- _Problem to work on_:
Write out, word for word, the part of the Mayweather vs. McGregor passage starting with "Boxing has not" and going on through "before the scythe.".

- _Document section_:
---

Boxing has not been around forever, although it sometimes seems like it, so Mayweather vs. McGregor, to be contested under boxing rules, has been relentlessly hyped as a fresh twist on a familiar format. Can the preening Mayweather, staunch upholder of his sport’s status quo, preserve order by putting away McGregor, a crass party-crasher from another combat-sport discipline? The lion again is doing battle with the tiger for entertainment purposes, and all indications are that pay-per-view and gross-revenue records will fall like tall wheat before the scythe.
But there is nothing really new or innovative about Mayweather vs. McGregor, except for the fact that each man’s reputation in his own realm is such that they come into Saturday night’s megafight at Las Vegas’ T-Mobile Arena (to be televised via Showtime Pay Per View) with large, established fan bases that will be augmented by untold millions of the curious lured by what they’ve been promised is an event unlike anything they’ve ever witnessed. And maybe what will be delivered will prove at least somewhat worthy of the stiff tariff ponied up by on-site attendees and PPV subscribers, although Shaw has grave reservations.
“I don’t see any MMA fighter beating a boxer under boxing rules, especially one of Floyd’s class,” said Shaw, who has been on both sides of the philosophical chasm as president of his own boxing promotional company, Gary Shaw Productions and president of now-defunct EliteXC Live Events, a failed MMA challenger to the supremacy of UFC. “The footwork is different. Going from four-ounce gloves to eight-ounce gloves is an immense difference. Plus, a boxer is used to seeing where his opponent is, in terms of technique and distance. It’s not the same in MMA, where there’s standup but also kicking and ground-and-pound.
“Unless I’m very wrong, this is a fight that isn’t a real fight at all. I can’t imagine there’s any way that Mayweather can possibly lose. Now, if the fight was under MMA rules, McGregor would be just as much of a sure thing. He’d take Mayweather down quickly because Floyd doesn’t have those skills, and you can’t pick them up in an eight-week training camp. You just can’t.”

---

- _Data lines_:

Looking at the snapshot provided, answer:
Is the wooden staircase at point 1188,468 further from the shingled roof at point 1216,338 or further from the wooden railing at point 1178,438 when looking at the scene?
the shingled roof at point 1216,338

---

- _Answer for this exercise_:
Boxing has not been around forever, although it sometimes seems like it, so Mayweather vs. McGregor, to be contested under boxing rules, has been relentlessly hyped as a fresh twist on a familiar format. Can the preening Mayweather, staunch upholder of his sport’s status quo, preserve order by putting away McGregor, a crass party-crasher from another combat-sport discipline? The lion again is doing battle with the tiger for entertainment purposes, and all indications are that pay-per-view and gross-revenue records will fall like tall wheat before the scythe.